Complex origins of chloroplast membranes with photosynthetic machineries: multiple transfers of genes from divergent organisms at different times or a single endosymbiotic event?

AbstractThe paradigm “cyanobacterial origin of chloroplasts” is currently viewed as an established fact. However, we may have to re-consider the origin of chloroplast membranes, because membranes are not replicated by their own. It is the genes for lipid biosynthetic enzymes that are inherited. In the current understandings, these enzymes became encoded by the nuclear genome as a result of endosymbiotic gene transfer from the endosymbiont. However, we previously showed that many enzymes involved in the synthesis of chloroplast peptidoglycan and glycolipids did not originate from cyanobacteria.
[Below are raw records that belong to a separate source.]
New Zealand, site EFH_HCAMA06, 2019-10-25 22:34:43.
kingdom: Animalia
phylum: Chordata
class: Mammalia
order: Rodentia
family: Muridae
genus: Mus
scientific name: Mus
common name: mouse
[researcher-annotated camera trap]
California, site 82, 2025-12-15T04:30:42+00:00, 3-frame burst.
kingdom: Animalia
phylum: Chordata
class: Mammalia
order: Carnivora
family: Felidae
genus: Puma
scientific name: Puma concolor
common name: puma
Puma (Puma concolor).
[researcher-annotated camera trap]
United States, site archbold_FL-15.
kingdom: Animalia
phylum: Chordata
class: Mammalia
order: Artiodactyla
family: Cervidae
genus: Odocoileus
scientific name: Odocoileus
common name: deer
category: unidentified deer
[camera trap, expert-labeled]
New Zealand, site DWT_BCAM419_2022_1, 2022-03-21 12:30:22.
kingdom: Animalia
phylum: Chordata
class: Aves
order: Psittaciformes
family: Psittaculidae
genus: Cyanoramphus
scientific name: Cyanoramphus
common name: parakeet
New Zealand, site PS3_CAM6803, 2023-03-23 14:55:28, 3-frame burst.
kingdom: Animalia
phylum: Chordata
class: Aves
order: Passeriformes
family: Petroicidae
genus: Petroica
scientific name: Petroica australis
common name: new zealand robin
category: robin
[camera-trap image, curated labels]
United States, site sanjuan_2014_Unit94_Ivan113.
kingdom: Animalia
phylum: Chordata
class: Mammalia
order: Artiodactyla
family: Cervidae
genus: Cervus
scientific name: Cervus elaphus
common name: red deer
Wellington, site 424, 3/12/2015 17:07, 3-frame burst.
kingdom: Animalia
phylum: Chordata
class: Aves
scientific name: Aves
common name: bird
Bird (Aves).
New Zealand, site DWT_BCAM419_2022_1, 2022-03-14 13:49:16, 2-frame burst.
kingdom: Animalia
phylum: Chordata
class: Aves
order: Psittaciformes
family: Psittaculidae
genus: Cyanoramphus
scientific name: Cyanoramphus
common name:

Here I present results of comprehensive phylogenetic analysis of chloroplast enzymes involved in fatty acid and lipid biosynthesis, as well as additional chloroplast components related to photosynthesis and gene expression. Four types of phylogenetic relationship between chloroplast enzymes (encoded by the chloroplast and nuclear genomes) and cyanobacterial counterparts were found: type 1, chloroplast enzymes diverged from inside of cyanobacterial clade; type 2, chloroplast and cyanobacterial enzymes are sister groups; type 3, chloroplast enzymes originated from homologs of bacteria other than cyanobacteria; type 4, chloroplast enzymes diverged from eukaryotic homologs. Estimation of evolutionary distances suggested that the acquisition times of chloroplast enzymes were diverse, indicating that multiple gene transfers accounted for the chloroplast enzymes analyzed. Based on the results, I try to relax the tight logic of the endosymbiotic origin of chloroplasts involving a single endosymbiotic event by proposing alternative hypotheses. The hypothesis of host-directed chloroplast formation proposes that glycolipid synthesis ability had been acquired by the eukaryotic host before the acquisition of chloroplast ribosomes. Chloroplast membrane system could have been provided by the host, whereas cyanobacteria contributed to the genes for the genetic and photosynthesis systems, at various times, either before or after the formation of chloroplast membranes. The origin(s) of chloroplasts seems to be more complicated than the single event of primary endosymbiosis.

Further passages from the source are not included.